▶ _Extract_:
· · ·
Office of the Attorney General
Honorable Merrill L. Hartman
Opinion No. DM-58
Re: Whether the Court Reporters Certification Board may consider an application for certification under Government Code section 52.021(e) after the effective date of repeal of that provision, when consideration of the application began before the repeal date (RQ-176)
Dear Judge Hartman:
You have requested an opinion from this office concerning the repeal, effective September 1, 1991, of section 52.021(e) of the Government Code. Former section 52.021(e) provided the following:
(e) A person who has successfully completed a registered professional reporter's examination administered by the National Shorthand Reporters Association having standards and requirements equivalent to or more difficult than those prescribed by this chapter, who has made proper application for and successfully passed Part B of the certification examination administered by the Court Reporters Certification Board, and who has been actively engaged in the practice of shorthand reporting while maintaining continuous membership in the national association is entitled to be certified to the supreme court in the manner provided by Section 52.024.
The act repealing this provision, House Bill 1417, states in section 2 that it
takes effect September 1, 1991, and applies only to certifications by the Court Reporters Certification Board to the supreme court . . . made on or after that date. A certification made under Chapter 52, Government Code, before September 1, 1991, is governed by the law as it existed on the date the certification was made, and that law is continued in effect for that purpose.
Acts 1991, 72d Leg., ch. 799, section 2, at 2809 (emphasis added).
· · ·
▶ _Recorded data_:

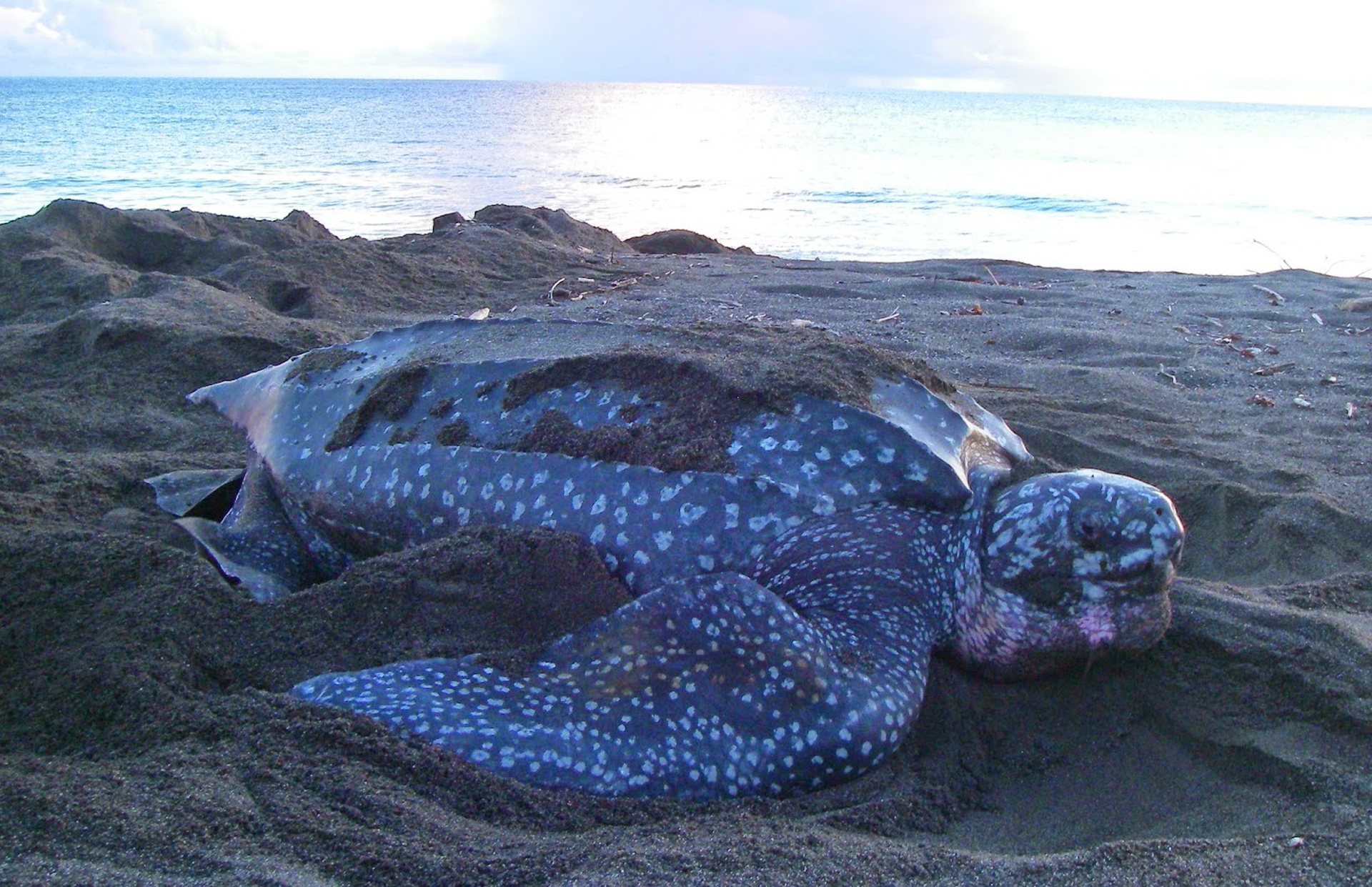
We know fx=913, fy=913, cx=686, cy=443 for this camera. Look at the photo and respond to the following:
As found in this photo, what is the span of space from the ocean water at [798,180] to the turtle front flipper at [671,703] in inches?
341

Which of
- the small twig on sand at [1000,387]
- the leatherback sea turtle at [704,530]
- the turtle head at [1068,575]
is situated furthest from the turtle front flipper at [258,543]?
the small twig on sand at [1000,387]

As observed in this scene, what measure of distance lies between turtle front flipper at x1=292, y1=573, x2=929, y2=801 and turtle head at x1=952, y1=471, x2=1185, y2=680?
0.32m

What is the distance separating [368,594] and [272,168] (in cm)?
1909

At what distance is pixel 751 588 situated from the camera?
1.89 meters

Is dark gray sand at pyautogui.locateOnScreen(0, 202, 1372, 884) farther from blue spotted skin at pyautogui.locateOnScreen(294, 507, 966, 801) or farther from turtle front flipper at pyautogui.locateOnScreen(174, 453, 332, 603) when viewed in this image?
turtle front flipper at pyautogui.locateOnScreen(174, 453, 332, 603)

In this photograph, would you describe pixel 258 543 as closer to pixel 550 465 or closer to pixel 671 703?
pixel 550 465

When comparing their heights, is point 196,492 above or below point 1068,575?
below

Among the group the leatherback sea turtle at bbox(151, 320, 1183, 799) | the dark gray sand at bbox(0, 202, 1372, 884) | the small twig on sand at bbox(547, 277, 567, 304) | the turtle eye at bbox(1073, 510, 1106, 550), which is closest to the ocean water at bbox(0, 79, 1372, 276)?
the small twig on sand at bbox(547, 277, 567, 304)

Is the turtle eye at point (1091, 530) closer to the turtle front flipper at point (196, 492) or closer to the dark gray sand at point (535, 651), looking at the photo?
the dark gray sand at point (535, 651)

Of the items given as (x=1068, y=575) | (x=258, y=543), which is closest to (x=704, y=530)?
(x=1068, y=575)

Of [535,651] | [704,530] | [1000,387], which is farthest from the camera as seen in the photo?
[1000,387]

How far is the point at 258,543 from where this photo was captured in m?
2.64

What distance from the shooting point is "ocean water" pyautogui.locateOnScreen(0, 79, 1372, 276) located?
11.3 m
· · ·
Please reproduce the full attorney general opinion that appears above, word for word.

▶ _Completed task_:
Office of the Attorney General
Honorable Merrill L. Hartman
Opinion No. DM-58
Re: Whether the Court Reporters Certification Board may consider an application for certification under Government Code section 52.021(e) after the effective date of repeal of that provision, when consideration of the application began before the repeal date (RQ-176)
Dear Judge Hartman:
You have requested an opinion from this office concerning the repeal, effective September 1, 1991, of section 52.021(e) of the Government Code. Former section 52.021(e) provided the following:
(e) A person who has successfully completed a registered professional reporter's examination administered by the National Shorthand Reporters Association having standards and requirements equivalent to or more difficult than those prescribed by this chapter, who has made proper application for and successfully passed Part B of the certification examination administered by the Court Reporters Certification Board, and who has been actively engaged in the practice of shorthand reporting while maintaining continuous membership in the national association is entitled to be certified to the supreme court in the manner provided by Section 52.024.
The act repealing this provision, House Bill 1417, states in section 2 that it
takes effect September 1, 1991, and applies only to certifications by the Court Reporters Certification Board to the supreme court . . . made on or after that date. A certification made under Chapter 52, Government Code, before September 1, 1991, is governed by the law as it existed on the date the certification was made, and that law is continued in effect for that purpose.
Acts 1991, 72d Leg., ch. 799, section 2, at 2809 (emphasis added).